§ **Goal**
Copy every one of the records below word for word, changing nothing.
══ Input ══
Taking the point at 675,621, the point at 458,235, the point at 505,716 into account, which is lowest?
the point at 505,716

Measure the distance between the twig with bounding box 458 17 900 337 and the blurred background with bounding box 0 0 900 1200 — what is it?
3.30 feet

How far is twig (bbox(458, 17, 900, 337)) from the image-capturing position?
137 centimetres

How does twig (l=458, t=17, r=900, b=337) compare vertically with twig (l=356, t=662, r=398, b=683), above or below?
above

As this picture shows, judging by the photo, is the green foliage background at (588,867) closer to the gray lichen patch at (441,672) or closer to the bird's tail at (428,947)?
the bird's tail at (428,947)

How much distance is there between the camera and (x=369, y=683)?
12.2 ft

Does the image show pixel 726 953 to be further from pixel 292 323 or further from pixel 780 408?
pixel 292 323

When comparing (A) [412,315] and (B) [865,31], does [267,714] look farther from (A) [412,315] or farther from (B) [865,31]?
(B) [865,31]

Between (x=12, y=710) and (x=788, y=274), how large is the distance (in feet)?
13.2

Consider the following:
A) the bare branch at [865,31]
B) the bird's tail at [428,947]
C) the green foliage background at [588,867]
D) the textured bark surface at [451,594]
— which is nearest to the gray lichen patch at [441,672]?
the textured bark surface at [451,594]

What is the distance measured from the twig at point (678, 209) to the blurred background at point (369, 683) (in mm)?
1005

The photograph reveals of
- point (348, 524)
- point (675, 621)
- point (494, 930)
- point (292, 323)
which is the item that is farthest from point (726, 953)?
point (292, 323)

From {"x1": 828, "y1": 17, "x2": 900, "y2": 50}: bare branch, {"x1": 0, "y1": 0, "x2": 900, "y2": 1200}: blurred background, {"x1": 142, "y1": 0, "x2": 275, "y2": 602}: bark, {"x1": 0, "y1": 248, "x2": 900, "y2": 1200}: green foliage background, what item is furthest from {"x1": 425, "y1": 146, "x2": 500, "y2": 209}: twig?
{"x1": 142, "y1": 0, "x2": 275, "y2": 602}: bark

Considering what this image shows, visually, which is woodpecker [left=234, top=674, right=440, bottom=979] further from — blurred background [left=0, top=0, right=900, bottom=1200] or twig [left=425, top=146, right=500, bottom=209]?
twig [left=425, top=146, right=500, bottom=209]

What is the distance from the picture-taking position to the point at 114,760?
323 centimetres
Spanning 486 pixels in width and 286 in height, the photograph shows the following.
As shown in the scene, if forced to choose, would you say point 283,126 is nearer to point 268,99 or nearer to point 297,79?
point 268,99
═══
§ **Finished exercise**
Taking the point at 675,621, the point at 458,235, the point at 505,716 into account, which is lowest?
the point at 505,716

Measure the distance between the twig with bounding box 458 17 900 337 and the blurred background with bounding box 0 0 900 1200 — what is it?
3.30 feet

How far is twig (bbox(458, 17, 900, 337)) from the image-capturing position?
137 centimetres

How does twig (l=458, t=17, r=900, b=337) compare vertically with twig (l=356, t=662, r=398, b=683), above or below?
above

As this picture shows, judging by the photo, is the green foliage background at (588,867) closer to the gray lichen patch at (441,672) or closer to the bird's tail at (428,947)?
the bird's tail at (428,947)

How much distance is there between the camera and (x=369, y=683)?
12.2 ft

Does the image show pixel 726 953 to be further from pixel 292 323 or further from pixel 780 408?
pixel 292 323

When comparing (A) [412,315] and (B) [865,31], does [267,714] look farther from (A) [412,315] or farther from (B) [865,31]?
(B) [865,31]

Between (x=12, y=710) and (x=788, y=274), how large is the distance (in feet)?
13.2

Consider the following:
A) the bare branch at [865,31]
B) the bird's tail at [428,947]
C) the green foliage background at [588,867]
D) the textured bark surface at [451,594]
— which is nearest to the gray lichen patch at [441,672]?
the textured bark surface at [451,594]

What is the distance measured from the twig at point (678, 209) to the blurred background at point (369, 683) (in mm)?
1005

The photograph reveals of
- point (348, 524)
- point (675, 621)
- point (494, 930)
- point (292, 323)
which is the item that is farthest from point (726, 953)?
point (292, 323)

From {"x1": 828, "y1": 17, "x2": 900, "y2": 50}: bare branch, {"x1": 0, "y1": 0, "x2": 900, "y2": 1200}: blurred background, {"x1": 142, "y1": 0, "x2": 275, "y2": 602}: bark, {"x1": 0, "y1": 248, "x2": 900, "y2": 1200}: green foliage background, what item is furthest from {"x1": 425, "y1": 146, "x2": 500, "y2": 209}: twig?
{"x1": 142, "y1": 0, "x2": 275, "y2": 602}: bark

Considering what this image shows, visually, which is woodpecker [left=234, top=674, right=440, bottom=979] further from — blurred background [left=0, top=0, right=900, bottom=1200] or twig [left=425, top=146, right=500, bottom=209]?
twig [left=425, top=146, right=500, bottom=209]

What is the distance from the picture-taking position to the point at 114,760?
323 centimetres
Spanning 486 pixels in width and 286 in height, the photograph shows the following.
As shown in the scene, if forced to choose, would you say point 283,126 is nearer to point 268,99 or nearer to point 297,79?
point 268,99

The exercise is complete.